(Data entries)
▼
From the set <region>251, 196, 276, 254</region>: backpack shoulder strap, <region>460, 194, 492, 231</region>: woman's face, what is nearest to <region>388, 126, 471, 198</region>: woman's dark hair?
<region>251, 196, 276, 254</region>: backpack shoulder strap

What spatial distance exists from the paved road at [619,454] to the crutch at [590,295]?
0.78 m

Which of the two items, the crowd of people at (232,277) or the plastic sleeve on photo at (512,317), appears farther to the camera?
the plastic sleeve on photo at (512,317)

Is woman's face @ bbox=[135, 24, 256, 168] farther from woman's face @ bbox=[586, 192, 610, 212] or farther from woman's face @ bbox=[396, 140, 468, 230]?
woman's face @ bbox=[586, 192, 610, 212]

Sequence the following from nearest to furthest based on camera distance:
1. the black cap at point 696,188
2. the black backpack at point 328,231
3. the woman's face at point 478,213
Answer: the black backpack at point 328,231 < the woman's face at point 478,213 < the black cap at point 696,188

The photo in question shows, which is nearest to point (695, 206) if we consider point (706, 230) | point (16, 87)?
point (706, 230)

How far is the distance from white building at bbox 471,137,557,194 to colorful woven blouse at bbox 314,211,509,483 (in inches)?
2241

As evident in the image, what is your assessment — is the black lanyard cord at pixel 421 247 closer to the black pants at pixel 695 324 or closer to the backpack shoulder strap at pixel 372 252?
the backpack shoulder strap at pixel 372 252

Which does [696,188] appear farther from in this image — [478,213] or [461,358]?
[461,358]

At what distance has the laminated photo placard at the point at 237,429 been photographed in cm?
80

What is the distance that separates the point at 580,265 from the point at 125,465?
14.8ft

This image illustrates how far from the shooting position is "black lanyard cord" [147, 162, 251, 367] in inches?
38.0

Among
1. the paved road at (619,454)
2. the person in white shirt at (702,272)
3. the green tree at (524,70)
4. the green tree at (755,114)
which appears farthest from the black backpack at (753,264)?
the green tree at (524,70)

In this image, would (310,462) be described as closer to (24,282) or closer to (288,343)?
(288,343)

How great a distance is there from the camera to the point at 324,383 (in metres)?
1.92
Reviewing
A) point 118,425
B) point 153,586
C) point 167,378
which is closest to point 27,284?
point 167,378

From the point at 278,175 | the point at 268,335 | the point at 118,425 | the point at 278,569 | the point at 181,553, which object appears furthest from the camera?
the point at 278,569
▲
Write the data back out verbatim.

- TASK ANSWER:
From the set <region>251, 196, 276, 254</region>: backpack shoulder strap, <region>460, 194, 492, 231</region>: woman's face, what is nearest to <region>388, 126, 471, 198</region>: woman's dark hair?
<region>251, 196, 276, 254</region>: backpack shoulder strap

What spatial distance exists from the paved road at [619,454] to the crutch at [590,295]?
0.78 m

Which of the two items, the crowd of people at (232,277) or the plastic sleeve on photo at (512,317), appears farther to the camera?
the plastic sleeve on photo at (512,317)

Is woman's face @ bbox=[135, 24, 256, 168] farther from woman's face @ bbox=[586, 192, 610, 212] or farther from woman's face @ bbox=[396, 140, 468, 230]?
woman's face @ bbox=[586, 192, 610, 212]

Sequence the following from nearest to furthest based on camera distance:
1. the black cap at point 696,188
2. the black backpack at point 328,231
3. the woman's face at point 478,213
Answer: the black backpack at point 328,231 < the woman's face at point 478,213 < the black cap at point 696,188

The photo in question shows, which is nearest to point (695, 206) if we consider point (706, 230) | point (16, 87)?
point (706, 230)

How far is the distance from white building at bbox 471,137,557,194 to colorful woven blouse at bbox 314,211,509,483 (in inches)?
2241

As evident in the image, what is your assessment — is the black lanyard cord at pixel 421 247 closer to the black pants at pixel 695 324 or closer to the backpack shoulder strap at pixel 372 252?
the backpack shoulder strap at pixel 372 252

Which does [696,188] appear farther from in this image — [478,213] or [461,358]?
[461,358]

At what distance has the laminated photo placard at the point at 237,429 been photographed in cm?
80

What is the distance that separates the point at 580,265 from the point at 125,465?
14.8ft

This image illustrates how far from the shooting position is "black lanyard cord" [147, 162, 251, 367] in inches?
38.0

Among
1. the paved road at (619,454)
2. the person in white shirt at (702,272)
3. the green tree at (524,70)
4. the green tree at (755,114)
which appears farthest from the black backpack at (753,264)?
the green tree at (524,70)

In this image, would (310,462) be described as closer to (24,282) or closer to (288,343)?
(288,343)

How great a distance is there from the camera to the point at 324,383 (in metres)?
1.92
Reviewing
A) point 118,425
B) point 153,586
C) point 167,378
which is closest to point 27,284?
point 167,378

From the point at 278,175 | the point at 268,335 | the point at 118,425 | the point at 278,569 | the point at 181,553, which object appears furthest from the camera?
the point at 278,569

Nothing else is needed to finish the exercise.